Problem statement => Going through the entries below, copy out each line that contains "dimensional".

BEGIN Entries provided

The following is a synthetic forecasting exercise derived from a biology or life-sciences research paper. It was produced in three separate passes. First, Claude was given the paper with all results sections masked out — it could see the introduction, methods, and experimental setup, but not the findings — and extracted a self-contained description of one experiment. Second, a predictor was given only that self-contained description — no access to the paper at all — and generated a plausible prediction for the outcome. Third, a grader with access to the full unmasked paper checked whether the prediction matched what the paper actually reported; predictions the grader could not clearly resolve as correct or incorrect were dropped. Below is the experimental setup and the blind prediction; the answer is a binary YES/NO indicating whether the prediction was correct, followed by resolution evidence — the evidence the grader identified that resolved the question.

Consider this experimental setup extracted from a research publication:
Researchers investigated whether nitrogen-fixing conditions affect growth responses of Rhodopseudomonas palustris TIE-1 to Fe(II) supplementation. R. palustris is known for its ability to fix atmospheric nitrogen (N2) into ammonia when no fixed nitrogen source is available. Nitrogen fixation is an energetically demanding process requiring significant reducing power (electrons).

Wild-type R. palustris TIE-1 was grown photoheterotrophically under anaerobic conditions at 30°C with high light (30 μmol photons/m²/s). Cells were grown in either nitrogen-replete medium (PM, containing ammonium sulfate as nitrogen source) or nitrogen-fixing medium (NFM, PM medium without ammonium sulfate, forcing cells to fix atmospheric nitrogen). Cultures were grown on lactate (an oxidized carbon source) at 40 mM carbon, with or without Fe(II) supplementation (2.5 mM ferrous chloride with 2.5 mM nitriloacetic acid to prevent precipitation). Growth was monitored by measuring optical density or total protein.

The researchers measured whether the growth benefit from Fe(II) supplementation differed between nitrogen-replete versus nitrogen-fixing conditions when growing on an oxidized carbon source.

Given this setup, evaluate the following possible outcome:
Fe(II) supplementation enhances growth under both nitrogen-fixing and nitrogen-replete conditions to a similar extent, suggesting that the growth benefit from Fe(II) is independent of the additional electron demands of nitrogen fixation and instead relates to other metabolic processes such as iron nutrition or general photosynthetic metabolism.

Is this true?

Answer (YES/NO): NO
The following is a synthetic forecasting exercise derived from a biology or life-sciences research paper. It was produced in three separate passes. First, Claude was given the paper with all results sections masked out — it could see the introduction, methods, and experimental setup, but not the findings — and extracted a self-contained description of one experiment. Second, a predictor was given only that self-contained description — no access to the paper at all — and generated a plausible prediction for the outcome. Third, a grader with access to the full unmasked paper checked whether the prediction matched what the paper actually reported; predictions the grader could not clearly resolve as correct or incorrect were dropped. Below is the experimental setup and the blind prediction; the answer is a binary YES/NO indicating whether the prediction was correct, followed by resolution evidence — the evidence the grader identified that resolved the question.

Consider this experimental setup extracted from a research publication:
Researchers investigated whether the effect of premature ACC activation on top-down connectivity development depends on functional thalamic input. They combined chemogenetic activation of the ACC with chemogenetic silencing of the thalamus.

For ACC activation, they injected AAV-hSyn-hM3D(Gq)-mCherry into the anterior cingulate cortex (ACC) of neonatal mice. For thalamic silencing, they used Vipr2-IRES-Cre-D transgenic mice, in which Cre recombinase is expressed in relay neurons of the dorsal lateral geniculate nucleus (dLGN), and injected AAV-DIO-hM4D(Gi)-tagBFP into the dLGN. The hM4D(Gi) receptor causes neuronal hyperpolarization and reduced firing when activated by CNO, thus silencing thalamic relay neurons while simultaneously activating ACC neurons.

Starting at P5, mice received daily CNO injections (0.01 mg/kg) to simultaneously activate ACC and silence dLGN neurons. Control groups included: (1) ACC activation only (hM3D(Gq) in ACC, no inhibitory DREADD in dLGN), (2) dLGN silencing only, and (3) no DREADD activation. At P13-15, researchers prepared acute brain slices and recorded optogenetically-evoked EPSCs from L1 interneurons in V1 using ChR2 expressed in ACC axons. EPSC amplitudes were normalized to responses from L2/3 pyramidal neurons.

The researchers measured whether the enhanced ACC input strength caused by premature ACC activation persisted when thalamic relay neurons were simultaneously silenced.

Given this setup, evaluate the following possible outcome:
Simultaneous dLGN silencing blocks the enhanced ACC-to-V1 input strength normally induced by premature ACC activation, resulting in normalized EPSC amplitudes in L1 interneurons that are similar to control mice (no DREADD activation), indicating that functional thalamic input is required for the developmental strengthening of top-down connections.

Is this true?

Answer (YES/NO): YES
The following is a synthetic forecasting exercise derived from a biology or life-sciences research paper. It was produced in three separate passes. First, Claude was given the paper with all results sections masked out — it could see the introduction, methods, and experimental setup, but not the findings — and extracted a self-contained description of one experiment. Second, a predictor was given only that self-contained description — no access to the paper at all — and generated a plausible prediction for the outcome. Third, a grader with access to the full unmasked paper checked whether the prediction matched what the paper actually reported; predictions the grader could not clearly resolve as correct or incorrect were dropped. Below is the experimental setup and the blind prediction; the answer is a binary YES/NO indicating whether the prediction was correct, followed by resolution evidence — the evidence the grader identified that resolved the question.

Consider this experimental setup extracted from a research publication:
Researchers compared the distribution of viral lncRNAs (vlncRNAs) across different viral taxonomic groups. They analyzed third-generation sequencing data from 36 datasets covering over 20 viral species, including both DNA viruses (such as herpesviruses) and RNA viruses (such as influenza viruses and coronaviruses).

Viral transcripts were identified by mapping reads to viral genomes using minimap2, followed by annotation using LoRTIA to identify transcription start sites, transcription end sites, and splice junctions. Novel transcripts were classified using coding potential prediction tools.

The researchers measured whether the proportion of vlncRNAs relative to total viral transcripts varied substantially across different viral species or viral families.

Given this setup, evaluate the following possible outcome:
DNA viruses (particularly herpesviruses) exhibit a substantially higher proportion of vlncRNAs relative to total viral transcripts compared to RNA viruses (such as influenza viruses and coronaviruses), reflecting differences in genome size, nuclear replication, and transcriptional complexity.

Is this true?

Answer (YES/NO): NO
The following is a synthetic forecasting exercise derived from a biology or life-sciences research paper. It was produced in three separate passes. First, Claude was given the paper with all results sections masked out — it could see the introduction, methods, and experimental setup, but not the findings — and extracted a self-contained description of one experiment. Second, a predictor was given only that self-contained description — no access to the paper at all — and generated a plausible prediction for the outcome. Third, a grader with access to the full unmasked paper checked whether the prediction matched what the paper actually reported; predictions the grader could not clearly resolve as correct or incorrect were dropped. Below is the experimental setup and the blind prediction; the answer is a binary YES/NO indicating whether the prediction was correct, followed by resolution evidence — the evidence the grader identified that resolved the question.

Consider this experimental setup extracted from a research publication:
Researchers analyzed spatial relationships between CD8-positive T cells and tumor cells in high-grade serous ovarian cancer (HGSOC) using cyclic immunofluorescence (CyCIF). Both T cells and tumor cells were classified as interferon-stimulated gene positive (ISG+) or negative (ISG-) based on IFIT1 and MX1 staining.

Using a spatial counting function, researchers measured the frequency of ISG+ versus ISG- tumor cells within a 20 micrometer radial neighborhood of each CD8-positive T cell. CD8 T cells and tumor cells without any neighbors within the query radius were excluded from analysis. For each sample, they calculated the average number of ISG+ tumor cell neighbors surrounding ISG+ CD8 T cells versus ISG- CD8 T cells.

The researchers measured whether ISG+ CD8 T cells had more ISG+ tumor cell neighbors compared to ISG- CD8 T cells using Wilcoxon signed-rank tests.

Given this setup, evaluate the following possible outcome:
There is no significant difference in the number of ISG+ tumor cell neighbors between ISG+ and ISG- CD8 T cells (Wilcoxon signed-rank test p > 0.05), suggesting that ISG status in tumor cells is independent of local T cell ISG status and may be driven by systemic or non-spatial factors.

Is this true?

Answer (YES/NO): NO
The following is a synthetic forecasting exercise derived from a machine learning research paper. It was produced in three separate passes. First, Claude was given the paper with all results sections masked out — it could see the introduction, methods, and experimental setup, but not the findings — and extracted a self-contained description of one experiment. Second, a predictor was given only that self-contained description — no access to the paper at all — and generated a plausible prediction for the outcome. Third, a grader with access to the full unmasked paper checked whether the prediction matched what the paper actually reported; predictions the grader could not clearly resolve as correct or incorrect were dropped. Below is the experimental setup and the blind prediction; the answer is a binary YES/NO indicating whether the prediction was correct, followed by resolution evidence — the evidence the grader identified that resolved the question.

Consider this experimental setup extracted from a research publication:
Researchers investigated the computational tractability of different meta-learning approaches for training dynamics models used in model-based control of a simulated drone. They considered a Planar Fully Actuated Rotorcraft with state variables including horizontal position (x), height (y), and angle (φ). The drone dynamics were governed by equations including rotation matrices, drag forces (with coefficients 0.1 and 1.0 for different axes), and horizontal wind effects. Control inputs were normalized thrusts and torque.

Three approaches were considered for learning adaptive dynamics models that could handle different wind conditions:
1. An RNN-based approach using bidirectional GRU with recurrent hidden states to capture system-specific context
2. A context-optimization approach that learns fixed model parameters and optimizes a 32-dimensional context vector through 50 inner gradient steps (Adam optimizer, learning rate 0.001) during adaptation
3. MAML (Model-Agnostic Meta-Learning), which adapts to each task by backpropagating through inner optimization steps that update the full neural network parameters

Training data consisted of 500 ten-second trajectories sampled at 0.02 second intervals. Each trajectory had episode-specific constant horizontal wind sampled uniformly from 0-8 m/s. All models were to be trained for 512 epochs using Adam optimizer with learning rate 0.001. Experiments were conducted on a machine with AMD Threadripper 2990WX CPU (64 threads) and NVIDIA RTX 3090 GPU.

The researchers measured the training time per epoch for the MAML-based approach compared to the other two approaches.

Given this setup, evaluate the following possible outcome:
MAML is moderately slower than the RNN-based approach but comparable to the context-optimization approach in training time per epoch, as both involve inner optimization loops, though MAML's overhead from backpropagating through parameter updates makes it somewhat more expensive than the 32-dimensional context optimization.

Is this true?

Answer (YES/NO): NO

END Entries provided

Task output =>
2. A context-optimization approach that learns fixed model parameters and optimizes a 32-dimensional context vector through 50 inner gradient steps (Adam optimizer, learning rate 0.001) during adaptation
MAML is moderately slower than the RNN-based approach but comparable to the context-optimization approach in training time per epoch, as both involve inner optimization loops, though MAML's overhead from backpropagating through parameter updates makes it somewhat more expensive than the 32-dimensional context optimization.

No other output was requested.